### [The request]
Please quote all of the rows below verbatim, from the first to the last.

### [Given data]

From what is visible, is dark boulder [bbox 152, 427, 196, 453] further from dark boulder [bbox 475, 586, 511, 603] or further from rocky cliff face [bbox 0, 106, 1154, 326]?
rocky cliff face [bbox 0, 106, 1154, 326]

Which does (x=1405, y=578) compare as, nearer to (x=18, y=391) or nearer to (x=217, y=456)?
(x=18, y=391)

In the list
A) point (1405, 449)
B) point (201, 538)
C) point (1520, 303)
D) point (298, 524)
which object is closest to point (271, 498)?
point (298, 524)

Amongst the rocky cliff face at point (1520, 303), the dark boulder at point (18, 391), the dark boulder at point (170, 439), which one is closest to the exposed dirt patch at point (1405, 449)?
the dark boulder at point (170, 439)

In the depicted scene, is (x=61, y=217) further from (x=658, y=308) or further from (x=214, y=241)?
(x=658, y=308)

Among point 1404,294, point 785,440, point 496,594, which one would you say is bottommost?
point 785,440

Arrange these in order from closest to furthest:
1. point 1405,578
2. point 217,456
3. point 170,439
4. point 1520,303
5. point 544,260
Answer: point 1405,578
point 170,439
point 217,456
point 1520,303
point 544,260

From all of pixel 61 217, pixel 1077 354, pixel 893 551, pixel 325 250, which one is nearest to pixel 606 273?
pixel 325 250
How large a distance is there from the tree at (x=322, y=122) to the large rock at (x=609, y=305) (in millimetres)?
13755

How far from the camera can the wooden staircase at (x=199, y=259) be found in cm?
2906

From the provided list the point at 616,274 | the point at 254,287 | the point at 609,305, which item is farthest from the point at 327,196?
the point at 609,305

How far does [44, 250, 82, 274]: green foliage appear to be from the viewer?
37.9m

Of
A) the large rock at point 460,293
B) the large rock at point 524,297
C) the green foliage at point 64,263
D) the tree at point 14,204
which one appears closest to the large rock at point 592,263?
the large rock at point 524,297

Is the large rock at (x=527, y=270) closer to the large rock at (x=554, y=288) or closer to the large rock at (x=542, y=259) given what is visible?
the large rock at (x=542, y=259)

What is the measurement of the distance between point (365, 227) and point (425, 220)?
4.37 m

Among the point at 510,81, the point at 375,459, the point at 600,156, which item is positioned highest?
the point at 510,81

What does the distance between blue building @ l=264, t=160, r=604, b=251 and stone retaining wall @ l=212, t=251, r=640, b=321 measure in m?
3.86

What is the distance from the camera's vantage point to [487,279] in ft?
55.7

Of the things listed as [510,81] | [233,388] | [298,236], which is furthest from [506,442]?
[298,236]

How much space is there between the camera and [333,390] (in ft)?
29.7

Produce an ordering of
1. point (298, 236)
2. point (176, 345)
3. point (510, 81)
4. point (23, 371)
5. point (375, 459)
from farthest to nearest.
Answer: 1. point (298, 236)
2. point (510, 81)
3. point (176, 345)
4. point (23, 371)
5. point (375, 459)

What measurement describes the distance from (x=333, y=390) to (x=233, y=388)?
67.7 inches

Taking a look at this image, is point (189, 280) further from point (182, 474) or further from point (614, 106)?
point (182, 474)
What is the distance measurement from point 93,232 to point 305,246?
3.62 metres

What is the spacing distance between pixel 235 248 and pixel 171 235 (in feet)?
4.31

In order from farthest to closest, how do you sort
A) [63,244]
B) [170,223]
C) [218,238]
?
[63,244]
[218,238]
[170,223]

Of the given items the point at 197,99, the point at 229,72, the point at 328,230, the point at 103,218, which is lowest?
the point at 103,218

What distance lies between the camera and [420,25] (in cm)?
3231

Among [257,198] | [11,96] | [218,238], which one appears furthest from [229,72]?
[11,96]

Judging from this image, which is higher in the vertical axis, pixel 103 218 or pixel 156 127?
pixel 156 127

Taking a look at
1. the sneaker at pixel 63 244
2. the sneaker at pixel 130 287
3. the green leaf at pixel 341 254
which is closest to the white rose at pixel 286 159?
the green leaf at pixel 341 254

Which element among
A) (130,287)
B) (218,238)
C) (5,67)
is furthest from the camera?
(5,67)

### [Written reply]
From what is visible, is dark boulder [bbox 152, 427, 196, 453] further from dark boulder [bbox 475, 586, 511, 603] or further from rocky cliff face [bbox 0, 106, 1154, 326]?
rocky cliff face [bbox 0, 106, 1154, 326]

Which does (x=1405, y=578) compare as, nearer to (x=18, y=391) or nearer to (x=217, y=456)?
(x=18, y=391)

In the list
A) point (1405, 449)
B) point (201, 538)
C) point (1520, 303)
D) point (298, 524)
which object is closest to point (271, 498)?
point (298, 524)

Amongst the rocky cliff face at point (1520, 303), the dark boulder at point (18, 391), the dark boulder at point (170, 439), which one is closest to the exposed dirt patch at point (1405, 449)?
the dark boulder at point (170, 439)

In the depicted scene, is (x=61, y=217) further from (x=658, y=308) or further from (x=214, y=241)?
(x=658, y=308)

Among point 1404,294, point 785,440, point 496,594, which one would you say is bottommost?
point 785,440

Arrange these in order from closest to furthest:
1. point 1405,578
2. point 217,456
3. point 170,439
4. point 1520,303
5. point 544,260
Answer: point 1405,578
point 170,439
point 217,456
point 1520,303
point 544,260

From all of pixel 61 217, pixel 1077 354, pixel 893 551, pixel 325 250, which one is nearest to pixel 606 273?
pixel 325 250
How large a distance is there from the tree at (x=322, y=122) to the large rock at (x=609, y=305) (in millimetres)?
13755

How far from the camera can the wooden staircase at (x=199, y=259) be found in cm?
2906

From the provided list the point at 616,274 | the point at 254,287 | the point at 609,305, which item is farthest from the point at 327,196?
the point at 609,305

How far does [44, 250, 82, 274]: green foliage appear to be from the viewer?
37.9m

Of
A) the large rock at point 460,293
B) the large rock at point 524,297
C) the green foliage at point 64,263
D) the tree at point 14,204
which one appears closest to the large rock at point 592,263?
the large rock at point 524,297

Is the large rock at (x=527, y=270) closer to the large rock at (x=554, y=288) or closer to the large rock at (x=542, y=259) given what is visible?
the large rock at (x=542, y=259)

What is the measurement of the distance between point (365, 227) and point (425, 220)?
4.37 m

Among the point at 510,81, the point at 375,459, the point at 600,156, which item is positioned highest?
the point at 510,81

What does the distance between blue building @ l=264, t=160, r=604, b=251 and stone retaining wall @ l=212, t=251, r=640, b=321 measure in m?
3.86

What is the distance from the camera's vantage point to [487,279] in ft?
55.7

Of the things listed as [510,81] | [233,388] | [298,236], which is furthest from [506,442]?
[298,236]

How much space is there between the camera and [333,390] (in ft)?
29.7

Produce an ordering of
1. point (298, 236)
2. point (176, 345)
3. point (510, 81)
4. point (23, 371)
5. point (375, 459)
from farthest to nearest.
Answer: 1. point (298, 236)
2. point (510, 81)
3. point (176, 345)
4. point (23, 371)
5. point (375, 459)

What measurement describes the distance from (x=333, y=390) to (x=233, y=388)?
67.7 inches

Taking a look at this image, is point (189, 280) further from point (182, 474) or further from point (614, 106)?
point (182, 474)
What is the distance measurement from point 93,232 to point 305,246?
3.62 metres

What is the spacing distance between pixel 235 248 and pixel 171 235 (in feet)?
4.31

In order from farthest to closest, how do you sort
A) [63,244]
B) [170,223]
C) [218,238]
?
[63,244]
[218,238]
[170,223]

Of the given items the point at 197,99, the point at 229,72, the point at 328,230, the point at 103,218, which is lowest?
the point at 103,218

What distance lies between the camera and [420,25] (in cm)?
3231

Among [257,198] | [11,96] | [218,238], which one appears furthest from [229,72]?
[11,96]

Judging from this image, which is higher in the vertical axis, pixel 103 218 or pixel 156 127?
pixel 156 127

Taking a look at
1. the sneaker at pixel 63 244
2. the sneaker at pixel 130 287
3. the green leaf at pixel 341 254
which is closest to the white rose at pixel 286 159?
the green leaf at pixel 341 254

Which element among
A) (130,287)
B) (218,238)
C) (5,67)
is furthest from the camera?
(5,67)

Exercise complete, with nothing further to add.